私が入っていた勇者パーティーにいた皆もそうだった。


 でも、モンスターも話せばザーソーみたいに分かってくれるモンスターもいるので話してみるのもありだったりする。


「どうやって探そう…」


 私はどうやって探せば良いかを考えた。


 すると、ある案を思い浮かべた。


「あれを使おう!」


「あれってなんだ?」


「ついて来て!」


 私はザーソーをよく利用しているあれが置いてある場所に向かった。

シャノンもしっかりついて来てくれた。


「これ!掲示板だよ」


 掲示板、依頼を書いて貼れる掲示板だ。

ここにザーソーを必要としてくれる誰かを探すとしよう。


「これに書いて…できあがり!後は待つだけだよ」


 紙に依頼文は書いた。

後は待つだけだ。


 すると。


「おや?」


 誰かが私が書いた紙を興味津々に眺めていた。


「どうかしましたか?」


「これ、貴方が書いたの?」


 その誰かは私に聞いてきた。


「はい…」


「最高の依頼よ…そのザーソーって子、家で使わせて!」


 まさかのザーソーに興味を持ってくれた。


「はい!喜んで!」


 そうして。


「生やすぞ!」


 雑草は広大な広場に雑草を沢山生やす。


「良かったね。

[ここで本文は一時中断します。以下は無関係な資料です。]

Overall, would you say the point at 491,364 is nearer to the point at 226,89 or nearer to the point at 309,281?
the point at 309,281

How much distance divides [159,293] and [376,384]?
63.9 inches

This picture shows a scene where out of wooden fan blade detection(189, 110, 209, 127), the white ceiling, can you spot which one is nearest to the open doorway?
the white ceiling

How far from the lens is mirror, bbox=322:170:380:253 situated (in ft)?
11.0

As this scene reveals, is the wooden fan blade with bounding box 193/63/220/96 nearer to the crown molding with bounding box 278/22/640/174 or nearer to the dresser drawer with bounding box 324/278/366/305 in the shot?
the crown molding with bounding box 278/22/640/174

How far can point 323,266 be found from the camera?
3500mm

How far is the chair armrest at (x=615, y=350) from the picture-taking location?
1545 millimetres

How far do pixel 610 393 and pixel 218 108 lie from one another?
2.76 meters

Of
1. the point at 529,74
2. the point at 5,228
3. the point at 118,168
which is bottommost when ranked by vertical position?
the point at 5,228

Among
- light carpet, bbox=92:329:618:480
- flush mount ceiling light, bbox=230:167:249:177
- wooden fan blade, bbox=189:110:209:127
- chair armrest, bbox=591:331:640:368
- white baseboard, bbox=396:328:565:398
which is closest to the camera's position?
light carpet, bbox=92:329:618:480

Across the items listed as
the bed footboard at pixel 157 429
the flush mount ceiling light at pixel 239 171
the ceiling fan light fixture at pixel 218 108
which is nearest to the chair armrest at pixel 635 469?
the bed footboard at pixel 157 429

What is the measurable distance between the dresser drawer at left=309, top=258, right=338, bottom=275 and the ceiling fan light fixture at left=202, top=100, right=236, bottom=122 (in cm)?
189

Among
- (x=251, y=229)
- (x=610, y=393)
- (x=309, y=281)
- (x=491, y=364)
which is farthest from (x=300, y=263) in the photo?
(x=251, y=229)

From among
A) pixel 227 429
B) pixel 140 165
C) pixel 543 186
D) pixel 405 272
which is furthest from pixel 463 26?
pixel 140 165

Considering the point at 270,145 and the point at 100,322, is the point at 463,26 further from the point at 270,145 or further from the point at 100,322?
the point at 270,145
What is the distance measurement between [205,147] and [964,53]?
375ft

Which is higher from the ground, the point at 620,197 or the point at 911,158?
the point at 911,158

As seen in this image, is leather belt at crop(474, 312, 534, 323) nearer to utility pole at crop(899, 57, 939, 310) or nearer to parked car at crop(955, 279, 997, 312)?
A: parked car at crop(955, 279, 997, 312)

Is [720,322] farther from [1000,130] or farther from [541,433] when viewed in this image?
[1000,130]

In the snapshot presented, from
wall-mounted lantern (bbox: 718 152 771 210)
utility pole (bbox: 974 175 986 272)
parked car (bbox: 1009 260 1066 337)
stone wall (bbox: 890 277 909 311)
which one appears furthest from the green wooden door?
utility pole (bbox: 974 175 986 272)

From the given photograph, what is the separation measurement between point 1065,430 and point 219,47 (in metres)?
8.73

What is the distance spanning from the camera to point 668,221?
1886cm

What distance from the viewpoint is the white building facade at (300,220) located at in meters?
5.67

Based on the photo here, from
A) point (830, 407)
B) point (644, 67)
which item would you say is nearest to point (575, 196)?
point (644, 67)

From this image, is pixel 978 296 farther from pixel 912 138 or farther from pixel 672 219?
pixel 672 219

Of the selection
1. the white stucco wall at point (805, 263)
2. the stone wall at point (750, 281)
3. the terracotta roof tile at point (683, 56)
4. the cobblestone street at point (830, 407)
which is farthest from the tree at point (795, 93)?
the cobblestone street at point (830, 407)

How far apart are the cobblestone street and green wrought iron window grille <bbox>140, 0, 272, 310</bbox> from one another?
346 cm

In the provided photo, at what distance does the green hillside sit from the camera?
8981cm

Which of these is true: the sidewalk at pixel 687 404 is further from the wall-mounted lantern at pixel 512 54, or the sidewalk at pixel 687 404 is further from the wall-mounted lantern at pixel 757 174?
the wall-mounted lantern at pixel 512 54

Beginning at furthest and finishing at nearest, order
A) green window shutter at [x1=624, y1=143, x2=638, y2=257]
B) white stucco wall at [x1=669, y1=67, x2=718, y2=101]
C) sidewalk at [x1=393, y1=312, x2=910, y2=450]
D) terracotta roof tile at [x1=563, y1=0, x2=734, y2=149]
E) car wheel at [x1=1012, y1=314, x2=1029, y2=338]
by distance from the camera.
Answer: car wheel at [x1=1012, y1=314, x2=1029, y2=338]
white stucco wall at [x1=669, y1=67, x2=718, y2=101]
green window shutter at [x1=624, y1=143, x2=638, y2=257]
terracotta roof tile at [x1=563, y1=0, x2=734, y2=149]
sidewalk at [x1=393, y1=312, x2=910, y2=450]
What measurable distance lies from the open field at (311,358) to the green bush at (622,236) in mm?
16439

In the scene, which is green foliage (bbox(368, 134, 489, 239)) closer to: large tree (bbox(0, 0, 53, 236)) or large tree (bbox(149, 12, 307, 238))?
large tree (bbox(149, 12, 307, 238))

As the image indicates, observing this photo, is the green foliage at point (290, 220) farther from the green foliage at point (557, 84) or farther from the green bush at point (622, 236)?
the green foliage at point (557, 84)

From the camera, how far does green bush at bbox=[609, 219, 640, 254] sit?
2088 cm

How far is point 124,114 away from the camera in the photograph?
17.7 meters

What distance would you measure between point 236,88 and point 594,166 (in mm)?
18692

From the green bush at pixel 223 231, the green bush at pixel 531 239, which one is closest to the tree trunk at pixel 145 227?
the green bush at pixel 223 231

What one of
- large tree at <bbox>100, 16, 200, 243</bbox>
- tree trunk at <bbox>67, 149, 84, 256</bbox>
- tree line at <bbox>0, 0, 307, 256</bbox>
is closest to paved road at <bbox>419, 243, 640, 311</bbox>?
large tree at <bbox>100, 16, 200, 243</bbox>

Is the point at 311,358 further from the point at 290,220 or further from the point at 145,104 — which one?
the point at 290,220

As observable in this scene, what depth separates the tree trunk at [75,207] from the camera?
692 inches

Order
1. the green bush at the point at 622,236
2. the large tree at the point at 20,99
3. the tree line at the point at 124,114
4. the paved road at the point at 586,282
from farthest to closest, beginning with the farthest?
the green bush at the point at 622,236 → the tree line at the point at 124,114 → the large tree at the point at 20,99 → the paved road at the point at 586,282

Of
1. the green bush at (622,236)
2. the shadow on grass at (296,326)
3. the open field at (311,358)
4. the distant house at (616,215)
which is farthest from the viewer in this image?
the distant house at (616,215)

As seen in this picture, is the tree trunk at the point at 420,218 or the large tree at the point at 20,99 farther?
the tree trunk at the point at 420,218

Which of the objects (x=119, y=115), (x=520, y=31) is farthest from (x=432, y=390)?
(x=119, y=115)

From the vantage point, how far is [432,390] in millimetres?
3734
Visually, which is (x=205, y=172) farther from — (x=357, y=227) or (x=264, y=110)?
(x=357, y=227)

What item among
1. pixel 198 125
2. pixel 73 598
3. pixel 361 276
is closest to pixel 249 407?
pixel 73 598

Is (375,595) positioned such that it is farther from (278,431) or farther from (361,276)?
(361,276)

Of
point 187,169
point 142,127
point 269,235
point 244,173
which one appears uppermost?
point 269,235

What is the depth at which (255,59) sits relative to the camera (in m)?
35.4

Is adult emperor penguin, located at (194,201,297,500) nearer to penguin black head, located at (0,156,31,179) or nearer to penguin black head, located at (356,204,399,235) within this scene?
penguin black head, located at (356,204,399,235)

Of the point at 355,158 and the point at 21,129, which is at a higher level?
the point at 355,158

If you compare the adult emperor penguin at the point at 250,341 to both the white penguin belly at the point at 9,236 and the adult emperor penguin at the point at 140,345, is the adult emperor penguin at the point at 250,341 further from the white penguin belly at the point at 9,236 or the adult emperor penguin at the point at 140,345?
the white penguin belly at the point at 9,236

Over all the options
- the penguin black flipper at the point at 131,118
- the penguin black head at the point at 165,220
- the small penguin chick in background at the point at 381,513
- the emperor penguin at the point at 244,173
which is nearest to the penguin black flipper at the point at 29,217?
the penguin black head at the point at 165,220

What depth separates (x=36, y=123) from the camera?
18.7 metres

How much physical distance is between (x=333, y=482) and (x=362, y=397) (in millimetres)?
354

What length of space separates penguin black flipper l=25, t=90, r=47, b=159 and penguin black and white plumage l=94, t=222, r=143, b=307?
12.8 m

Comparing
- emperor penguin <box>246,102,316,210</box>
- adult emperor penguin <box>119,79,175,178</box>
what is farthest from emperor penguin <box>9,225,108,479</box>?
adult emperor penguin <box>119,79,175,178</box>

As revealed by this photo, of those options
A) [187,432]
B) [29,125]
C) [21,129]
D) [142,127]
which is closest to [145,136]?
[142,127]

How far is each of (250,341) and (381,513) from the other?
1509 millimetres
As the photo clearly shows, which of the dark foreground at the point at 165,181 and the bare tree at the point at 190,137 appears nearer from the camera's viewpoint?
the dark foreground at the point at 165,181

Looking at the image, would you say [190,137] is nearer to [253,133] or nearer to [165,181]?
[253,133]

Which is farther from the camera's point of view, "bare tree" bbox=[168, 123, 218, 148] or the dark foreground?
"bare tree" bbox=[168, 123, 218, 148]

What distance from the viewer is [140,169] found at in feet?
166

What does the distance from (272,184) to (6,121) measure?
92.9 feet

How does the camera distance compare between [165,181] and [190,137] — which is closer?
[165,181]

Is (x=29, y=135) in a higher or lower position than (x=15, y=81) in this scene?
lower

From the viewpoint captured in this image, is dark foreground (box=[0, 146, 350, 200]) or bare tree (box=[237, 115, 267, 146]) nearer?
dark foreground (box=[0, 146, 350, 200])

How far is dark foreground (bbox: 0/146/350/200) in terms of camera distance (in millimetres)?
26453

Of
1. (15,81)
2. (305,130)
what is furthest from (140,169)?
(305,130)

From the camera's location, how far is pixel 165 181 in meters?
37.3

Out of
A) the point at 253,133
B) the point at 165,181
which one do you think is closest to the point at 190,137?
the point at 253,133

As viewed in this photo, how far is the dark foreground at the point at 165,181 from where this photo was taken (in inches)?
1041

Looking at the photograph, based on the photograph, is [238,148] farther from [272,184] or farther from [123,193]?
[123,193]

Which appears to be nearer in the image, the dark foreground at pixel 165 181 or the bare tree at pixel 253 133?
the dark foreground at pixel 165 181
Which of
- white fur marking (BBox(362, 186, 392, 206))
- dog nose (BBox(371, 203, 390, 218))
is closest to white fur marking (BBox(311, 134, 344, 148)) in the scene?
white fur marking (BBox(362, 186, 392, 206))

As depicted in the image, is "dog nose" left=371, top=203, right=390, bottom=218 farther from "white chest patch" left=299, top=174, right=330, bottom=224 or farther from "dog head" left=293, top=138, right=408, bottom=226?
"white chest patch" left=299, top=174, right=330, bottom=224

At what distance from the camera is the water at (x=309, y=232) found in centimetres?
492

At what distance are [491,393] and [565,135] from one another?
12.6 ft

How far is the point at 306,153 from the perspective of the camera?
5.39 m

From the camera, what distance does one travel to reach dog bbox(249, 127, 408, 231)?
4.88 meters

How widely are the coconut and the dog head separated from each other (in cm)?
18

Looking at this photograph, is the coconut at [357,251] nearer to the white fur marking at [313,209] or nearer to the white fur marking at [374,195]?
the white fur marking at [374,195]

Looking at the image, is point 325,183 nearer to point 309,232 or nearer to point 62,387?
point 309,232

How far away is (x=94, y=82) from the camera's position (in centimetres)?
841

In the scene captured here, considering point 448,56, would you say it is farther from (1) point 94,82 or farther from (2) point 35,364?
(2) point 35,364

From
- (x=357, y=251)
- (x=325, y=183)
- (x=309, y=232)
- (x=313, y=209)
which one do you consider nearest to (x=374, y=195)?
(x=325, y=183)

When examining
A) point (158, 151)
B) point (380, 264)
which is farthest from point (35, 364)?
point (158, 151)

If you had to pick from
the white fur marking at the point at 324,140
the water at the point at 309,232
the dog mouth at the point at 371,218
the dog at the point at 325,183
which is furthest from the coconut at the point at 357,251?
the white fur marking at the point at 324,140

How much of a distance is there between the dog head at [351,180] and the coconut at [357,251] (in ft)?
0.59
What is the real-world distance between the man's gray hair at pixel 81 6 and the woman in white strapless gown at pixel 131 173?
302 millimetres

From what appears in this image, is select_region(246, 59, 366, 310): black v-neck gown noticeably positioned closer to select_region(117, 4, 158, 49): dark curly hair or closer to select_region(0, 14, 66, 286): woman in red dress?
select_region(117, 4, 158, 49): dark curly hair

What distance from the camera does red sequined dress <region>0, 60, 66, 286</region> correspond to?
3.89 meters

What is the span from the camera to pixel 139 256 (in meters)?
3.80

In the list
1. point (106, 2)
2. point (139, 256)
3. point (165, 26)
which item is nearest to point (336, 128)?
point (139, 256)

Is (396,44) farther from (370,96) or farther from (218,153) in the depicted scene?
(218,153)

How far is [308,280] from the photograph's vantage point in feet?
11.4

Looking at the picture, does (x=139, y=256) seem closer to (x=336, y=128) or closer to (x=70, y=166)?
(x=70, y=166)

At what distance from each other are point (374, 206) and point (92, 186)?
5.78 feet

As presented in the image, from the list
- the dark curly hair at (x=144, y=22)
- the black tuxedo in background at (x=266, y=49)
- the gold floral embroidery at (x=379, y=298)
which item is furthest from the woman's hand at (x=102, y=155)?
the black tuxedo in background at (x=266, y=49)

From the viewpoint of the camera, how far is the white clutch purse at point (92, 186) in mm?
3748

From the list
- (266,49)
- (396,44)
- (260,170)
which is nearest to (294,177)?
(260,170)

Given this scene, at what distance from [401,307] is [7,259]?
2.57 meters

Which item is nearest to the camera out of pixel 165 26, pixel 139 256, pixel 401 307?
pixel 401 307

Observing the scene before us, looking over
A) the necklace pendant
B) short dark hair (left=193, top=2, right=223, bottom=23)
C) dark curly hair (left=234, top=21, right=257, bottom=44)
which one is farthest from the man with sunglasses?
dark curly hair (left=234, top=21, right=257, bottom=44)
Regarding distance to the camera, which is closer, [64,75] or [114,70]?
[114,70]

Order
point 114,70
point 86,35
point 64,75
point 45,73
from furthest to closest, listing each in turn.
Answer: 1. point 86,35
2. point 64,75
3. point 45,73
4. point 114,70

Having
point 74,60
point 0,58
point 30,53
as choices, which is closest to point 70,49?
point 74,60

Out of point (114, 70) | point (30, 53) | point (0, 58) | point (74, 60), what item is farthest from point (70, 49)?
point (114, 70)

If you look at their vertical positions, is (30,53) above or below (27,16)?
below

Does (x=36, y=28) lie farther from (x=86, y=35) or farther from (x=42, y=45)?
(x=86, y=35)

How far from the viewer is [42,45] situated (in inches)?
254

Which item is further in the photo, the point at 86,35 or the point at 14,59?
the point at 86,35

ザーソー、雑草好きに見つかって」


「あぁ…オイラの居場所はここにあった!」


 雑草はかなり喜んでいる。


「イナミお姉ちゃん、ザーソー幸せそう!」


 シャノンはザーソーが広場に雑草を生やす光景を見ながら拍手している。


「そうだね。私たち、良いことしたかも」


「だねっ!」


 そうして私たちはここで金を支払った後、草むしりの依頼人の元に行き報酬を貰い、宿に向かったのだった。


 話し合いで解決するのもありだろうとこの日、思ったのだった。